French Competition Authority fines ENGIE €100 million for abusing its dominant position on the French retail gas supply market
- 24/03/2017
- Articles
On 22 March 2017, the French Competition Authority (“FCA”) fined ENGIE (formerly known as GDF-Suez) €100 million for abusing its dominant position on the retail gas supply market by using the customer database and business infrastructure it inherited from its former monopoly status in order to promote its market-based gas and electricity contracts.
ENGIE is the former monopoly holder on the French gas supply market where it continues to hold a dominant position. Even following market diversification, ENGIE carries on a public utility function of selling contracts at a state regulated price to certain eligible customers. In parallel, it offers market-based gas and electricity contracts in competition with new market entrants. ENGIE has only a limited share of the separate, though related, electricity supply market.

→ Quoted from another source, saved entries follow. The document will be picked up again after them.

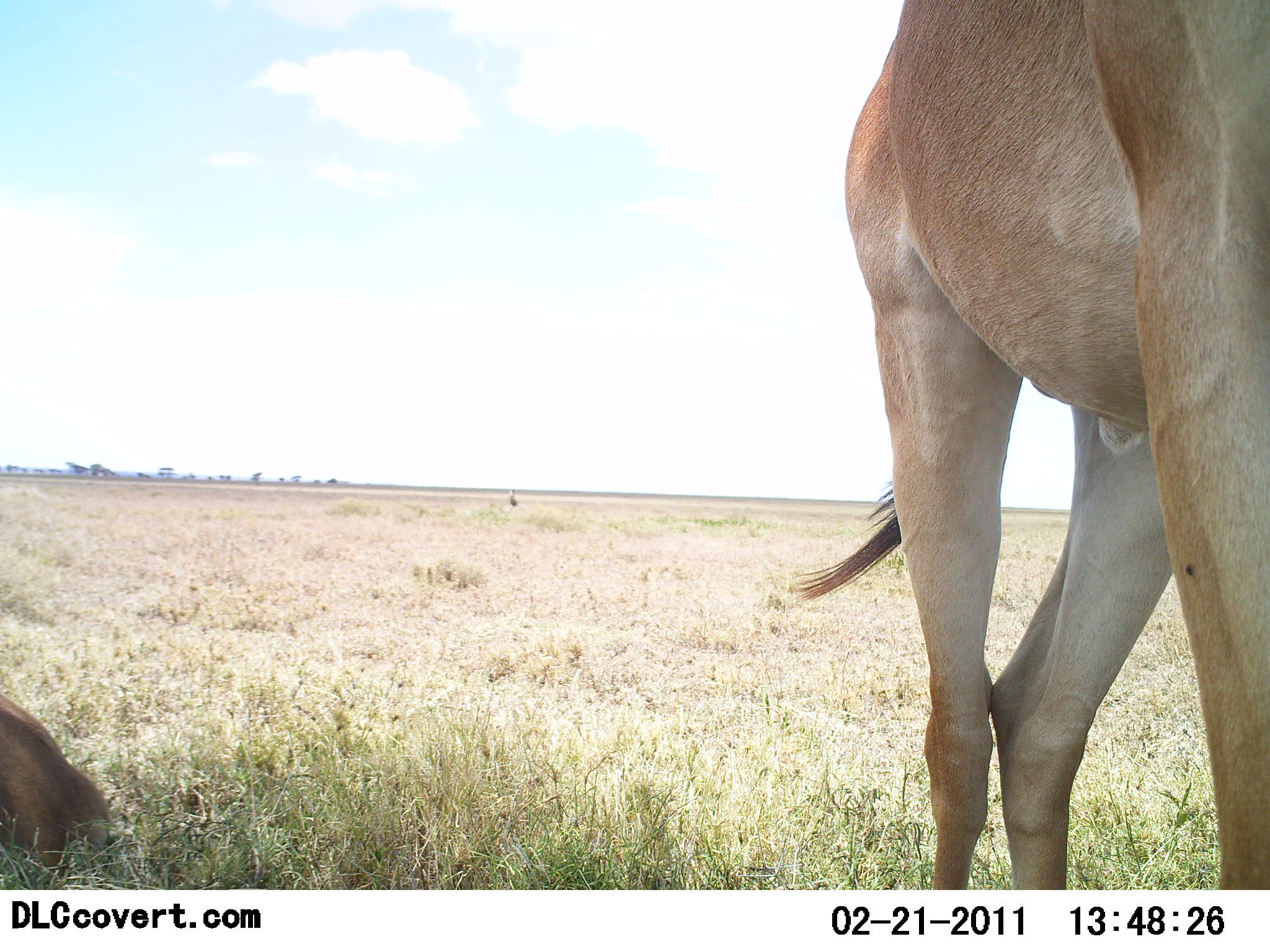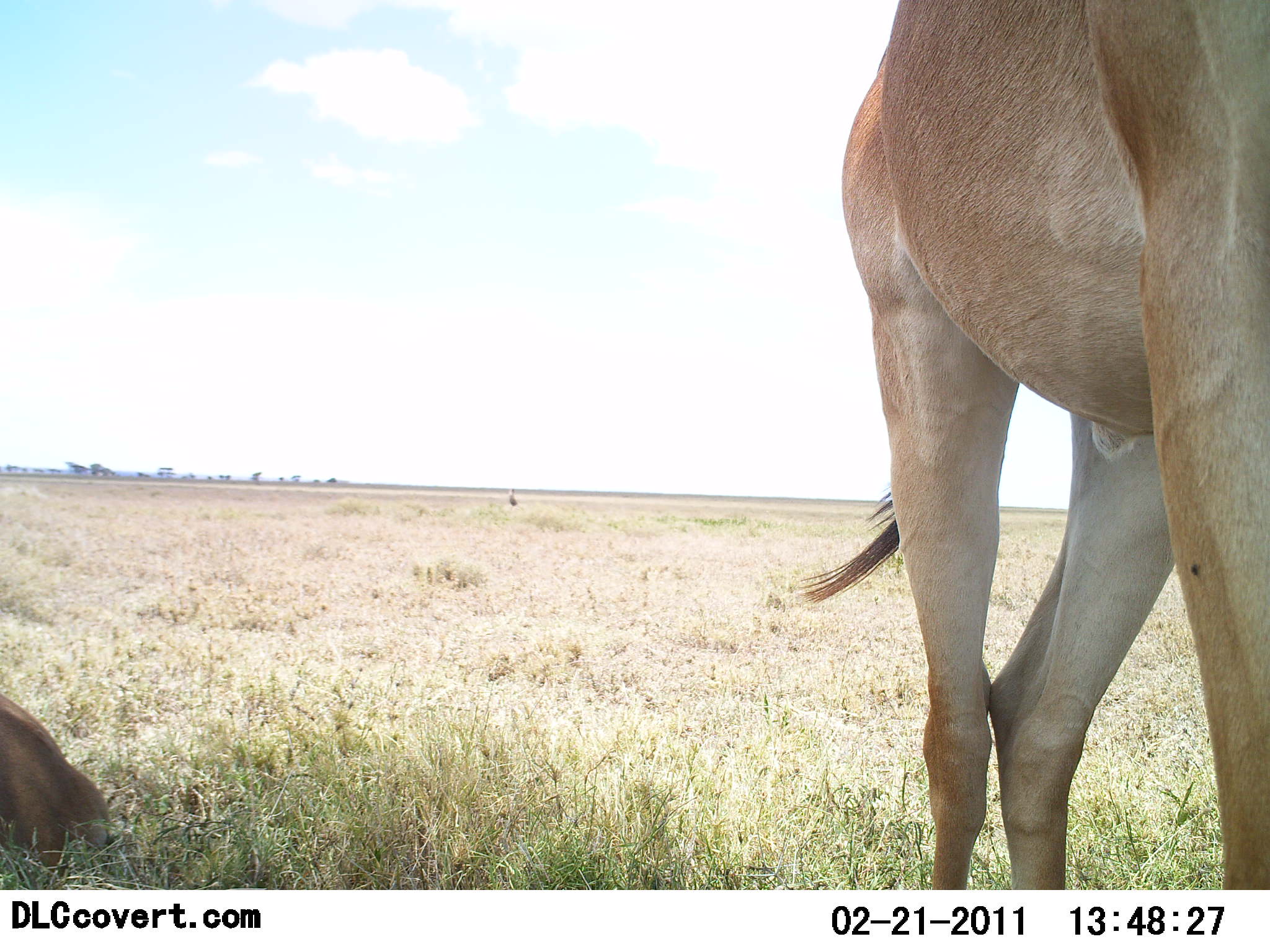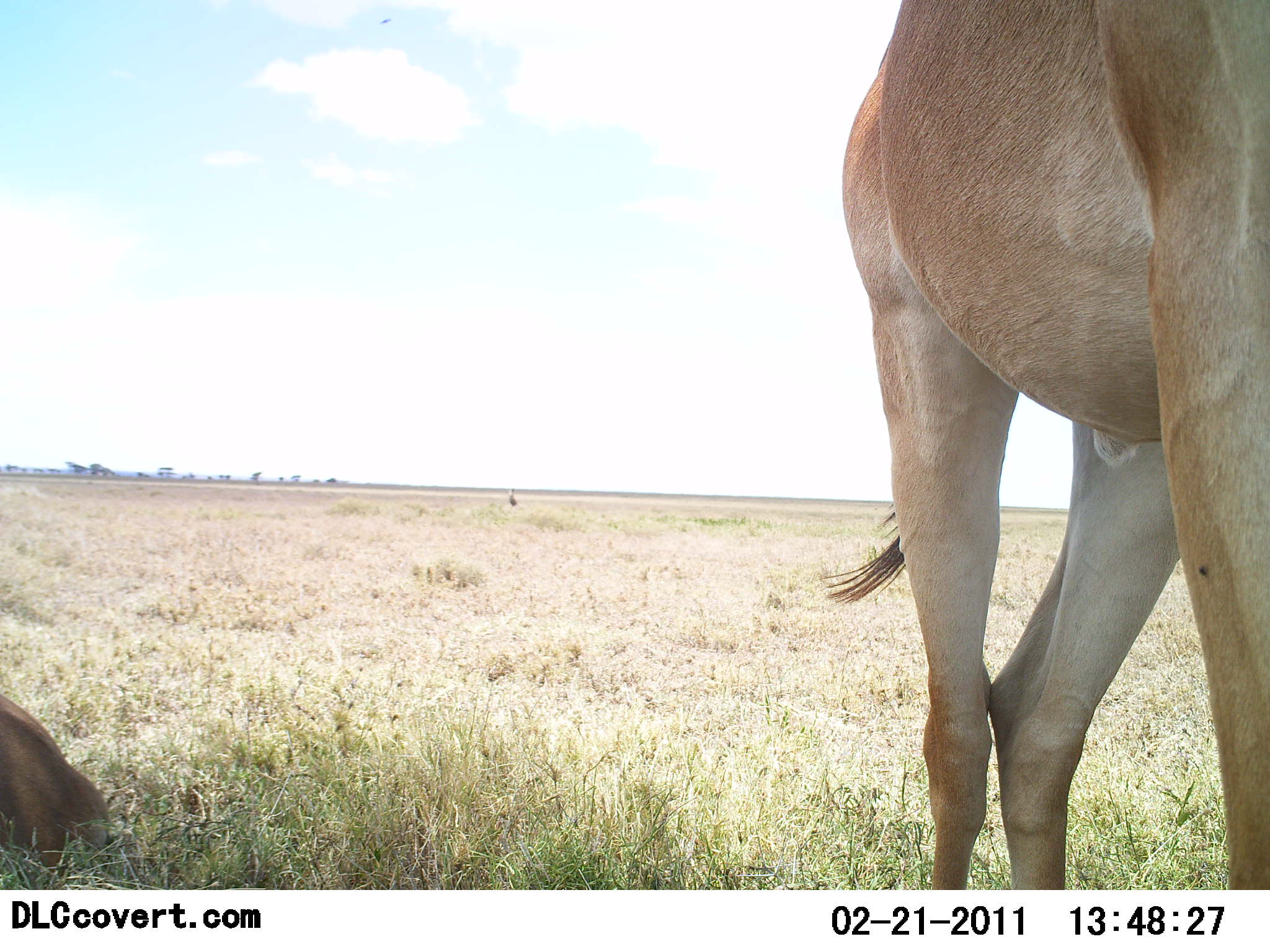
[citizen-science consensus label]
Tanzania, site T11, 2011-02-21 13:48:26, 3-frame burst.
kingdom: Animalia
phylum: Chordata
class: Mammalia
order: Artiodactyla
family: Bovidae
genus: Alcelaphus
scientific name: Alcelaphus buselaphus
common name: hartebeest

In its decision, the FCA found that ENGIE abused its dominant position on the retail gas supply market for residential and small non-residential customers by employing the resources it held as a result of its former state monopoly to bolster its separate competitive activity of selling gas and electricity supply contracts at market price. Specifically, ENGIE used historical information from a database, which listed customers eligible for state regulated prices, to sell its competitive contracts to private individuals and small business customers. This database gathered together almost the totality of French natural gas customers. In addition, ENGIE used the business structure developed to carry out its public utility function in order to contact consumers and offer them market-based contracts for gas and electricity. Both the database and the business structure were impossible for competitors to reproduce at a reasonable cost or within a reasonable time, according to the FCA. Additionally, the FCA found that ENGIE used a misleading sales tactic by telling consumers that the security of its gas supply was superior to that of its competitors.

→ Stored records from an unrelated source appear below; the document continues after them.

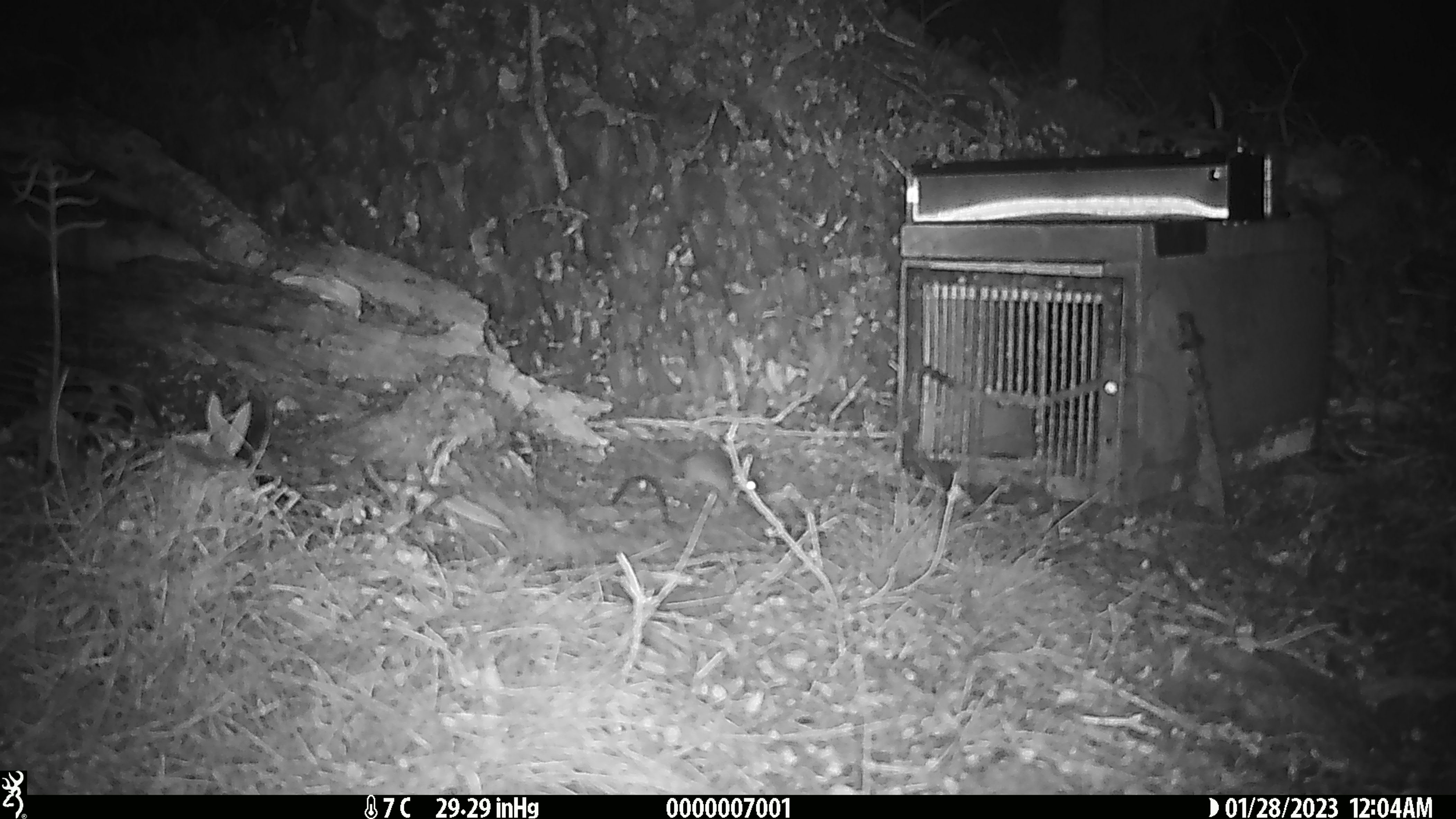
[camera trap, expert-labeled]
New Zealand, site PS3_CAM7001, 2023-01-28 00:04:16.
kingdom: Animalia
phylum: Chordata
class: Mammalia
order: Rodentia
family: Muridae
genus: Mus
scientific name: Mus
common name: mouse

ENGIE did not contest the findings of the FCA and requested the matter be dealt with under the settlement procedure. In its decision the FCA noted that the opening of the natural gas market to competition created a situation in which ENGIE may not have been immediately aware of its obligations under competition law given its former monopoly status. According to the FCA, the resulting uncertainty could be regarded as mitigating the gravity of some of the findings. The settlement procedure led to a fine amounting to €100 million. It also confirmed the interim measures taken by the FCA on 9 September 2014 which imposed on ENGIE an obligation to give its competitors access to part of its customer database.